I along with two of my colleagues (Anand Rao & Dick Findlay), recently conducted a workshop at the World Research Group’s Predictive Modeling conference at Orlando.
Many of our clients have been asking about predictive analytics, and it is a timely example of how companies are capturing value from information. As part of the workshop, I spoke about our perspective on eight things that our clients should keep in mind as they consider using predictive analytics in their organizations.
In this post, I will list the eight points and discuss the first one. My subsequent posts will explore the rest of the themes.
- Understanding the cost of a wrong decision helps target investments
- Strategic and operational decisions need different predictive modeling tools and analysis approaches
- Integration of multiple data sources, especially third-party data, provides better predictions
- Since statistical techniques and tools are mature, by themselves they are not likely to provide significant competitive advantage
- Good data visualization leads to smarter decisions
- Delivering the prediction at the point of decision is critical
- Prototype, Pilot, Scale
- Create a predictive modeling process & architecture
Theme 1: Understand the Cost of a Wrong Decision
Is it even worth investing in developing a predictive analytics solution for a particular problem? That is often the first question which should be answered. The best way to answer it is to understand the cost of the wrong decision. We define a decision as ‘wrong’ if the outcome is not a desired event. For example, if the direct mail sent to a customer does not lead to the desired response call, then it was a ‘wrong’ decision to send the mail to that customer.

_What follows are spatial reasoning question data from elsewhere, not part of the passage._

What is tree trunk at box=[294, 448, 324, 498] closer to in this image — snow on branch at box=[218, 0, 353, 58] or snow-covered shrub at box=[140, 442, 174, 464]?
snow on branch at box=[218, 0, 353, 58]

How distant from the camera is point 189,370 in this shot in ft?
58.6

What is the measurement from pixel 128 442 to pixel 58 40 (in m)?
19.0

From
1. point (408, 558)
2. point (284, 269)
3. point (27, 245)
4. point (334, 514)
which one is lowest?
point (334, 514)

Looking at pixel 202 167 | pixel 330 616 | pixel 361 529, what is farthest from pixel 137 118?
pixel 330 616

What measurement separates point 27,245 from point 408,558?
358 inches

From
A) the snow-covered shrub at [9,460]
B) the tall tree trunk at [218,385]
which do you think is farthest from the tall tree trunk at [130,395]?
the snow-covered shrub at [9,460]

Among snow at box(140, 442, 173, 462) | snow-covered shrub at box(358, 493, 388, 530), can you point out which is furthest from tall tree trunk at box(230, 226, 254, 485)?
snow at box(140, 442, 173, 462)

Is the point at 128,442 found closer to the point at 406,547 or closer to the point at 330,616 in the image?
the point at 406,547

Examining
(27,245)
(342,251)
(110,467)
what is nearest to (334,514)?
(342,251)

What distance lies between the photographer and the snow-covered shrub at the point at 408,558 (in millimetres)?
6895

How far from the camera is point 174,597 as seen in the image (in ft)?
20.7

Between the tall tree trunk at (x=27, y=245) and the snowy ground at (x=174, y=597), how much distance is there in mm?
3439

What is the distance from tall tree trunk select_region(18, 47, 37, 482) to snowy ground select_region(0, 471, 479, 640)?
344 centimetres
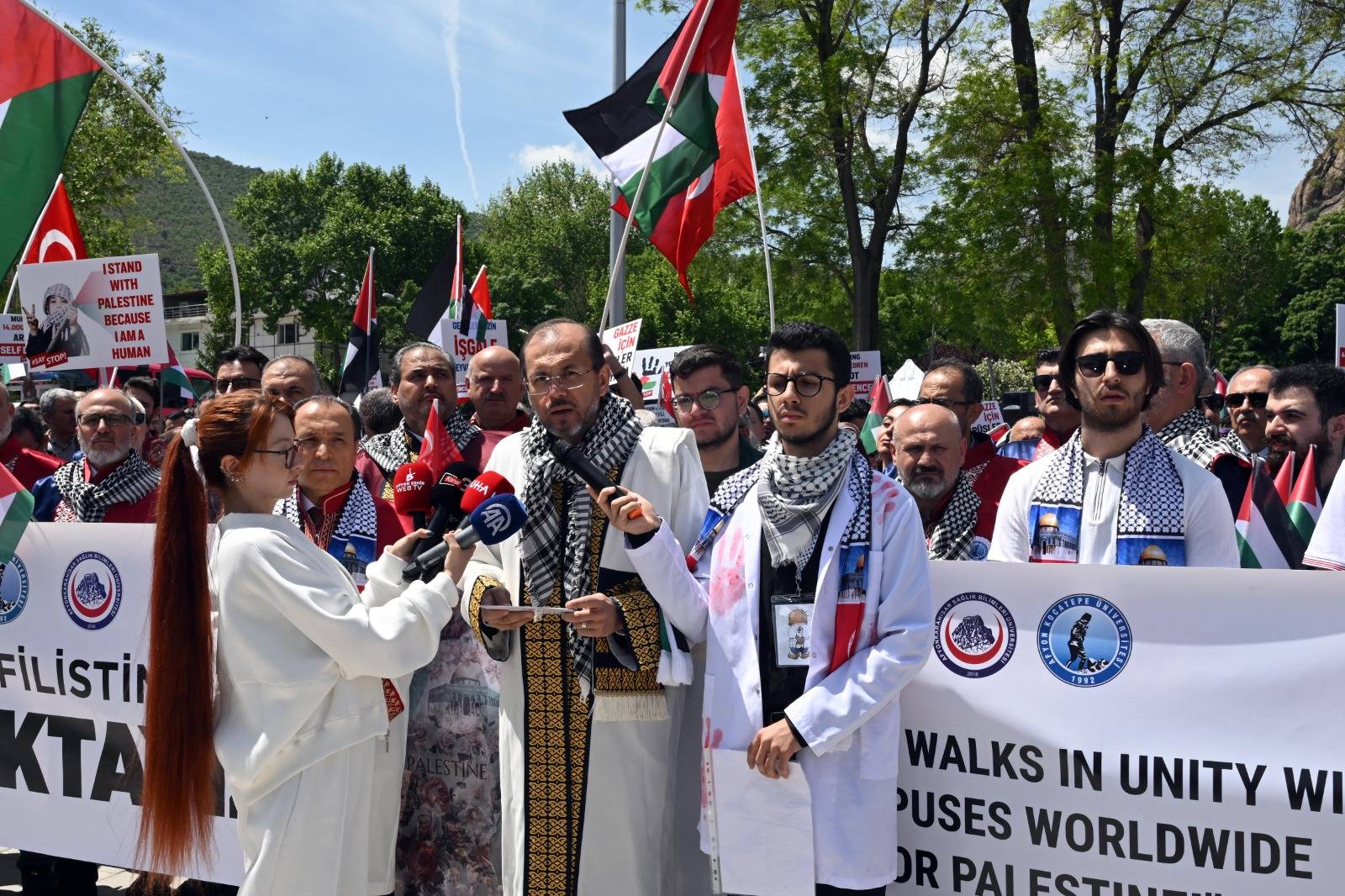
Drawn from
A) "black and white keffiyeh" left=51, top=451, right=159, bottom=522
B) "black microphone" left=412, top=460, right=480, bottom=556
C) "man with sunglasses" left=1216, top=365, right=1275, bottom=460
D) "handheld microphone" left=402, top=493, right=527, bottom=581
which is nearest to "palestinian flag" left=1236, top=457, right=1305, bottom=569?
"man with sunglasses" left=1216, top=365, right=1275, bottom=460

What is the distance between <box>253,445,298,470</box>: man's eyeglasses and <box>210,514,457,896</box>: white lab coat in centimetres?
15

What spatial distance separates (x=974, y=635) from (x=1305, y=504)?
54.2 inches

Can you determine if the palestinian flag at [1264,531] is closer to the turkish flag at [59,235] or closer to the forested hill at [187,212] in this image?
the turkish flag at [59,235]

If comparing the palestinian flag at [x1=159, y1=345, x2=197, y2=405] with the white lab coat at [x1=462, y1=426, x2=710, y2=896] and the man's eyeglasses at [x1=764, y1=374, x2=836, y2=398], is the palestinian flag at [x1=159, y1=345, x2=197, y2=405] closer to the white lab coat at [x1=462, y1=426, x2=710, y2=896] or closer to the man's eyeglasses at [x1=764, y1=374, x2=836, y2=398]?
the white lab coat at [x1=462, y1=426, x2=710, y2=896]

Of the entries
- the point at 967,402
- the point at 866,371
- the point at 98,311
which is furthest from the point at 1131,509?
the point at 866,371

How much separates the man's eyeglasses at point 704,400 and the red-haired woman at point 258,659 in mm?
1827

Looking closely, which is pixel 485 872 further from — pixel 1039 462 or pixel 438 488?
pixel 1039 462

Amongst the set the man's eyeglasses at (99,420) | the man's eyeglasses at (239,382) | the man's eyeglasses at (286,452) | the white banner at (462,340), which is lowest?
the man's eyeglasses at (286,452)

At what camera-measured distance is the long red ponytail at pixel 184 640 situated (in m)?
3.03

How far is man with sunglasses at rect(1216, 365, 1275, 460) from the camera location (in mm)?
5039

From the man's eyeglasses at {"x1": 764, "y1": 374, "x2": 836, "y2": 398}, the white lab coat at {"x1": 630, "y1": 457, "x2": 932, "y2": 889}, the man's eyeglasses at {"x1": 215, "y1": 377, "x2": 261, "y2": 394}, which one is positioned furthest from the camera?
the man's eyeglasses at {"x1": 215, "y1": 377, "x2": 261, "y2": 394}

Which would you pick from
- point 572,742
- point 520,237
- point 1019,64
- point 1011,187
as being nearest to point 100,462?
point 572,742

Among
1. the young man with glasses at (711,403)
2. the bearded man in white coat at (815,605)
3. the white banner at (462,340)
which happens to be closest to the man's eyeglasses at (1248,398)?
the young man with glasses at (711,403)

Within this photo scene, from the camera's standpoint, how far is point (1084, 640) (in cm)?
330
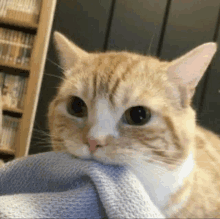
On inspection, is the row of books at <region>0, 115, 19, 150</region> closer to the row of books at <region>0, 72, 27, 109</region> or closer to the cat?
the row of books at <region>0, 72, 27, 109</region>

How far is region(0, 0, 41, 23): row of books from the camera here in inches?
77.8

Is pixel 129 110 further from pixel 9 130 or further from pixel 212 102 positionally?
pixel 9 130

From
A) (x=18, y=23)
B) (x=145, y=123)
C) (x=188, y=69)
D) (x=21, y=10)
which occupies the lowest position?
(x=145, y=123)

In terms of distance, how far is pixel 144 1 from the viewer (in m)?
1.83

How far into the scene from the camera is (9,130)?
6.88 ft

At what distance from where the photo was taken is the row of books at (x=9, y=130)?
208 cm

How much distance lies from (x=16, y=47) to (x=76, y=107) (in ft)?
5.45

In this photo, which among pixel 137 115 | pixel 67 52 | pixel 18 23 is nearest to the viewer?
pixel 137 115

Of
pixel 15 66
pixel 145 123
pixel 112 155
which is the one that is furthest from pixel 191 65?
pixel 15 66

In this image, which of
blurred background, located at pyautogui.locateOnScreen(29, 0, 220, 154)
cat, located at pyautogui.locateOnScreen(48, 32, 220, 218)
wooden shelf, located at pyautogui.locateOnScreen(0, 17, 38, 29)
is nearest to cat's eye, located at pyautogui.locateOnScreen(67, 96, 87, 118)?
cat, located at pyautogui.locateOnScreen(48, 32, 220, 218)

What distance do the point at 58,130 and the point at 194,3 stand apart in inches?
66.4

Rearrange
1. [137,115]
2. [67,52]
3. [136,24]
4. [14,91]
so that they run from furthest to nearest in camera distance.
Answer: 1. [14,91]
2. [136,24]
3. [67,52]
4. [137,115]

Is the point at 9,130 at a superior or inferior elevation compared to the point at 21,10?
inferior

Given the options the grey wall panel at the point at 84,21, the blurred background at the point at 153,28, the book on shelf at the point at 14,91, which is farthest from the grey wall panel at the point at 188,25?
the book on shelf at the point at 14,91
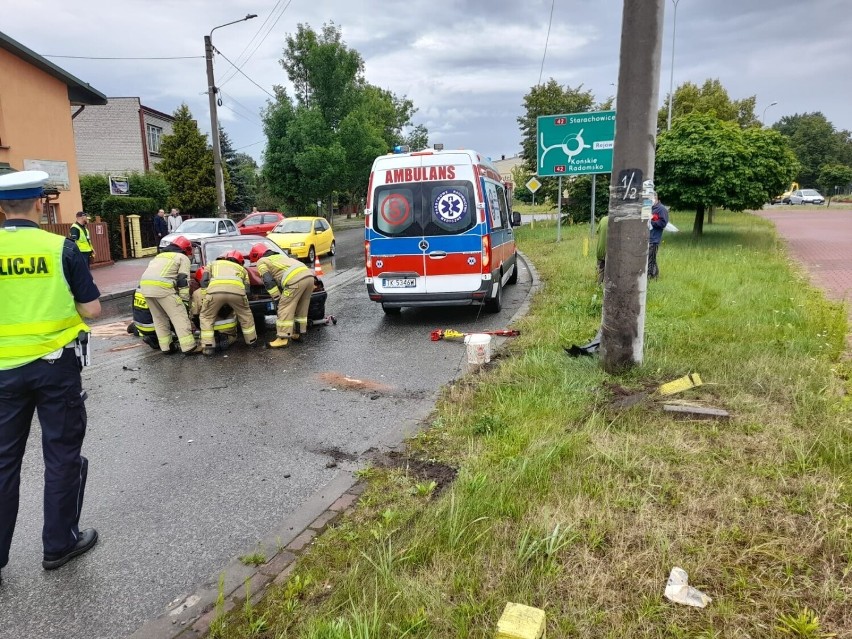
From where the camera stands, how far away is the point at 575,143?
56.7 ft

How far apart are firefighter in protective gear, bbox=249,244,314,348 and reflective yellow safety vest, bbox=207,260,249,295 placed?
12.3 inches

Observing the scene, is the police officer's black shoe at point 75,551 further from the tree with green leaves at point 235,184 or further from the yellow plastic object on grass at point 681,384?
the tree with green leaves at point 235,184

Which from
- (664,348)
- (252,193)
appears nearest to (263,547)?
(664,348)

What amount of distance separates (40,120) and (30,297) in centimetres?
1893

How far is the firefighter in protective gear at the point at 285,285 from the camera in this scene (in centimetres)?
824

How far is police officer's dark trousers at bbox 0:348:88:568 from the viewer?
10.2 ft

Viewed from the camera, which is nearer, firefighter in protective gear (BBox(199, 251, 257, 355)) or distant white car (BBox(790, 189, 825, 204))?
firefighter in protective gear (BBox(199, 251, 257, 355))

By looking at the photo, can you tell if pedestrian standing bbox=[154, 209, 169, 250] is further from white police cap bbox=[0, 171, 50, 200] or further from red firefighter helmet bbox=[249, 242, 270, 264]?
white police cap bbox=[0, 171, 50, 200]

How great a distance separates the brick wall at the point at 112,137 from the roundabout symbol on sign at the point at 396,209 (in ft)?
122

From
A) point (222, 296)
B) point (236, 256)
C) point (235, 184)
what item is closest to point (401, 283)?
point (236, 256)

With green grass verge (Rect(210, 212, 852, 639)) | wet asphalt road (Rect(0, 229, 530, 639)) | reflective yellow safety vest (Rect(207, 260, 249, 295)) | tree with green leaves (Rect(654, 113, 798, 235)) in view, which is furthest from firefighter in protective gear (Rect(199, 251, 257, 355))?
tree with green leaves (Rect(654, 113, 798, 235))

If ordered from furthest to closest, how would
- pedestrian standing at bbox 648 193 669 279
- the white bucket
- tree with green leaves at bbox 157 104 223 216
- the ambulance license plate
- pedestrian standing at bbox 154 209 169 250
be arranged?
tree with green leaves at bbox 157 104 223 216 < pedestrian standing at bbox 154 209 169 250 < pedestrian standing at bbox 648 193 669 279 < the ambulance license plate < the white bucket

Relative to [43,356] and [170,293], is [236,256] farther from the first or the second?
[43,356]

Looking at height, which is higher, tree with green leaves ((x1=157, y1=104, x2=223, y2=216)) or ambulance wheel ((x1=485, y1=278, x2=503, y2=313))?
tree with green leaves ((x1=157, y1=104, x2=223, y2=216))
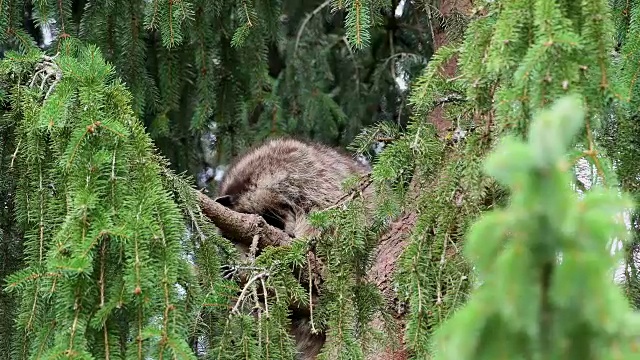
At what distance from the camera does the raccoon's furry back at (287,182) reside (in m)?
4.31

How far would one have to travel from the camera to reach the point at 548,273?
4.14 ft

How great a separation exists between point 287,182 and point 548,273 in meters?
3.15

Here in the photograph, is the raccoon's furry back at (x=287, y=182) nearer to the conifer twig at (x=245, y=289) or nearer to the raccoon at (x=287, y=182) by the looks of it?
the raccoon at (x=287, y=182)

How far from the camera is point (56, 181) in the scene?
8.23 ft

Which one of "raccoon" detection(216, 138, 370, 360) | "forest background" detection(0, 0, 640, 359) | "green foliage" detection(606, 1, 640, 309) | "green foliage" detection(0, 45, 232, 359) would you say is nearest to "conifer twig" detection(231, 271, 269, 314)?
"forest background" detection(0, 0, 640, 359)

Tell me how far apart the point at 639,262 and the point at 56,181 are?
5.42ft

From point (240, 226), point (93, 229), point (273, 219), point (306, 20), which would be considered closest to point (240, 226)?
point (240, 226)

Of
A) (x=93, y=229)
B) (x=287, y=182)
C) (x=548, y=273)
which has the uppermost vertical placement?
(x=548, y=273)

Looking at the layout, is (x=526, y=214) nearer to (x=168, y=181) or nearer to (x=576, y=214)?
(x=576, y=214)

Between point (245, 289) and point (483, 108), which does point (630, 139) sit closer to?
point (483, 108)

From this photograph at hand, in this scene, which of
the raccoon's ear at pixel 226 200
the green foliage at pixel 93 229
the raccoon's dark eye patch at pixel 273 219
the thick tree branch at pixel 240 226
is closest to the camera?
the green foliage at pixel 93 229

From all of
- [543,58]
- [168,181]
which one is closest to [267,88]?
[168,181]

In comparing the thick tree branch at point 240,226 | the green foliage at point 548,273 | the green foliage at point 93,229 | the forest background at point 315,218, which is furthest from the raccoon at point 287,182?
the green foliage at point 548,273

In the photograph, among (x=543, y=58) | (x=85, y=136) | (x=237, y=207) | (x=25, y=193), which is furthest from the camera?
(x=237, y=207)
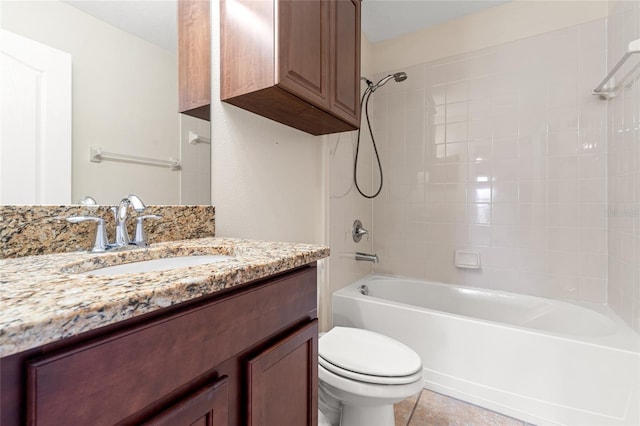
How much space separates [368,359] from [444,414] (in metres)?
0.64

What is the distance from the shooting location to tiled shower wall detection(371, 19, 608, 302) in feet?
5.55

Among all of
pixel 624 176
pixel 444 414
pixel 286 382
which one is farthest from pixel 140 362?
pixel 624 176

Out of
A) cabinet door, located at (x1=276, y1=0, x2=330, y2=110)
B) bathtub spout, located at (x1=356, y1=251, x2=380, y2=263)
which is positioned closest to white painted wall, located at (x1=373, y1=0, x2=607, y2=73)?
cabinet door, located at (x1=276, y1=0, x2=330, y2=110)

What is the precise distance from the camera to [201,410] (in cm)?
48

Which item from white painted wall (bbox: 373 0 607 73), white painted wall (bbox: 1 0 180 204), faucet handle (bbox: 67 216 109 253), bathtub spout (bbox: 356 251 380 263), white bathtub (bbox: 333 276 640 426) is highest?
white painted wall (bbox: 373 0 607 73)

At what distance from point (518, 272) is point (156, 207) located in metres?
2.11

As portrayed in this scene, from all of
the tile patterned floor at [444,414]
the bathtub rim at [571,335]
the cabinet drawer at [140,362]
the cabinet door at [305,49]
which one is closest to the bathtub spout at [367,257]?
the bathtub rim at [571,335]

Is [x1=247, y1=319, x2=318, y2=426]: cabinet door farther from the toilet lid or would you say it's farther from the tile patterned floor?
the tile patterned floor

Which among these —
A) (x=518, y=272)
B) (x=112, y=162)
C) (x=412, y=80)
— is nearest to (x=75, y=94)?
(x=112, y=162)

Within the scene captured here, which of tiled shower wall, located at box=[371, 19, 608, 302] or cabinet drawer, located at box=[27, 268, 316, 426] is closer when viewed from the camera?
cabinet drawer, located at box=[27, 268, 316, 426]

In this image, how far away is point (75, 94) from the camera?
2.56ft

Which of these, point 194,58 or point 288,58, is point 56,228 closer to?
point 194,58

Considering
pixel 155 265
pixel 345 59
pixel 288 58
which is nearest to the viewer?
pixel 155 265

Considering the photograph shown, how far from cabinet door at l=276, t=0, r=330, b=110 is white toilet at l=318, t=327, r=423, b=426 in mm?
1012
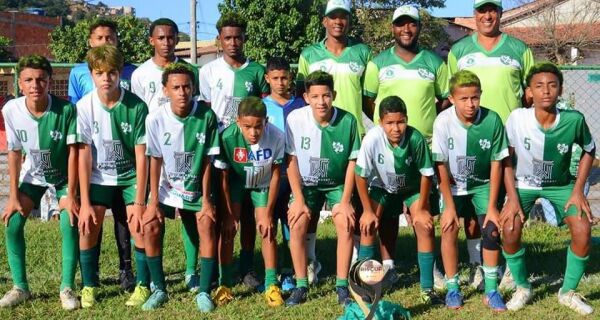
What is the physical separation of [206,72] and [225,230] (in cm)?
134

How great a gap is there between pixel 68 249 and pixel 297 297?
171 centimetres

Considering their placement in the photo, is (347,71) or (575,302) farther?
(347,71)

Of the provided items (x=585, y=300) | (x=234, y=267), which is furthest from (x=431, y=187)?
(x=234, y=267)

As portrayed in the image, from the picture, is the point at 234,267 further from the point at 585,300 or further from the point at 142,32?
the point at 142,32

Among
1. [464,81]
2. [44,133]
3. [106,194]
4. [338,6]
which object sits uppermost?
[338,6]

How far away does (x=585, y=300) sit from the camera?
5.31m

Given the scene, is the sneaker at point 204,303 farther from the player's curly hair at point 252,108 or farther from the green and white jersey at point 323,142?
the player's curly hair at point 252,108

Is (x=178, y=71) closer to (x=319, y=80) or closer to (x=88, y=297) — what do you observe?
→ (x=319, y=80)

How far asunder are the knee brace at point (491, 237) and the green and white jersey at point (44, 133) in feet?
9.83

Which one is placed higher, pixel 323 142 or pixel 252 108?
pixel 252 108

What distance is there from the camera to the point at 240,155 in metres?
5.42

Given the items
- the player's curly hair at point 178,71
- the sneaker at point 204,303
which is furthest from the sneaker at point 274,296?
the player's curly hair at point 178,71

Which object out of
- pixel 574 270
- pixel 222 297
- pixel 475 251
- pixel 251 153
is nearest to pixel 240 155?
pixel 251 153

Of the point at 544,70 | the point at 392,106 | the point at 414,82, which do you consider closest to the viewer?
the point at 392,106
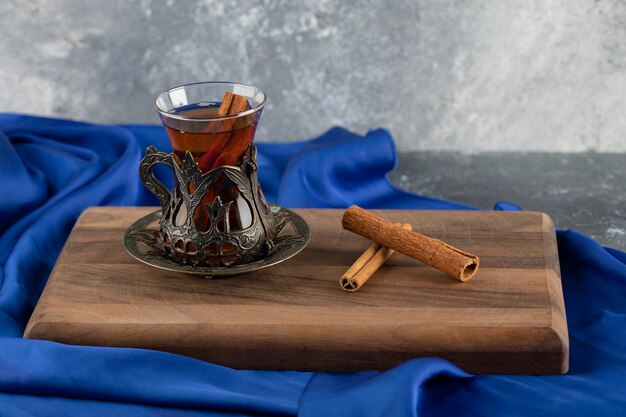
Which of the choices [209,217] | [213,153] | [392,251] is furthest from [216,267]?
[392,251]

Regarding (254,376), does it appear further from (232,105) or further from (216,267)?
(232,105)

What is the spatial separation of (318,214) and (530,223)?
0.39 metres

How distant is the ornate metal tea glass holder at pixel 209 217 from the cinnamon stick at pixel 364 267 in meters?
0.14

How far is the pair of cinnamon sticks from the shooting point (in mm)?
1561

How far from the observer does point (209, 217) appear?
1.55 meters

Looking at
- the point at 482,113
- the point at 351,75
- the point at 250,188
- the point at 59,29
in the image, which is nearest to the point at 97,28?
the point at 59,29

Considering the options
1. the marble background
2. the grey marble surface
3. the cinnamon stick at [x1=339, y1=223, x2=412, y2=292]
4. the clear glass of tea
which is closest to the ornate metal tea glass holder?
the clear glass of tea

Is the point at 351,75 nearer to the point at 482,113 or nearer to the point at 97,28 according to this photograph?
the point at 482,113

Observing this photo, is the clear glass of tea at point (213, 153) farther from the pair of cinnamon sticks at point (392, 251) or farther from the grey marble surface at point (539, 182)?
the grey marble surface at point (539, 182)

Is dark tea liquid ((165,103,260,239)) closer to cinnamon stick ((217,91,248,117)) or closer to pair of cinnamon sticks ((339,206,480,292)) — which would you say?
cinnamon stick ((217,91,248,117))

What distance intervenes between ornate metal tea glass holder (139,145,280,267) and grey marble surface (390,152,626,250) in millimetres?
917

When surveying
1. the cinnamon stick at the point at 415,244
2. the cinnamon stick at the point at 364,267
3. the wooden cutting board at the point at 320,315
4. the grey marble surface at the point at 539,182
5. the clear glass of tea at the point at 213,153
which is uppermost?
the clear glass of tea at the point at 213,153

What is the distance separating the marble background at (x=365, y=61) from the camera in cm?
272

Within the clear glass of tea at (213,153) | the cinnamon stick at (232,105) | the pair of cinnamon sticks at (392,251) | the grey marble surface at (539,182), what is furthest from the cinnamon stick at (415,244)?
the grey marble surface at (539,182)
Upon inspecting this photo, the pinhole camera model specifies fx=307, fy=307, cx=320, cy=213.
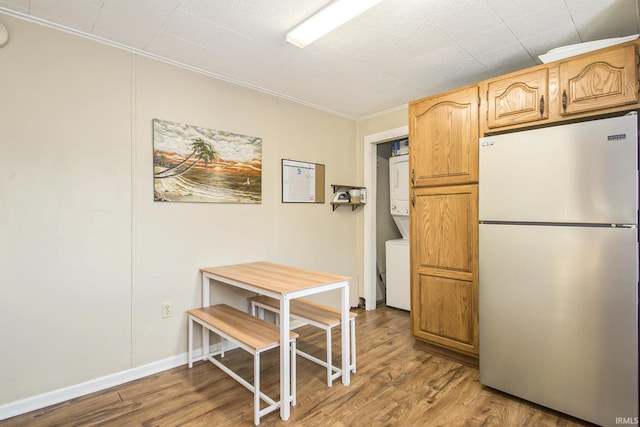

A few months ago my colleague Bill told a story which illustrates the point.
Each year Bill takes his family to Cleveland to visit his mom. They stay in an old Cleveland hotel downtown. The hotel is comfortable, with all the trappings that you would expect of an old and reputable establishment. During the last trip they decided to have breakfast at the Ritz-Carlton hotel across the street. After the breakfast, when Bill and his family were in the lobby, the property manager spotted him and the kids and walked over to talk. After chatting for a few minutes the manager surmised that Bill was a seasoned traveler and an attractive prospect. The manager asked Bill’s children to wait for him and in less than a minute he returned with a wagon full of toys. Imagine the children’s delight when they were invited to pick a toy out of the wagon.
Think about it. They were not even guests at the Ritz, but the interaction provided a memorable experience. The kids loved the manager and Bill remembered the gesture. Fast forward to this holiday season, and sure enough Bill and his family booked a suite at the Ritz for six days. For the price of a few nice toys, the manager converted a stay that generated a few thousand dollars in room charges, meals, and parking.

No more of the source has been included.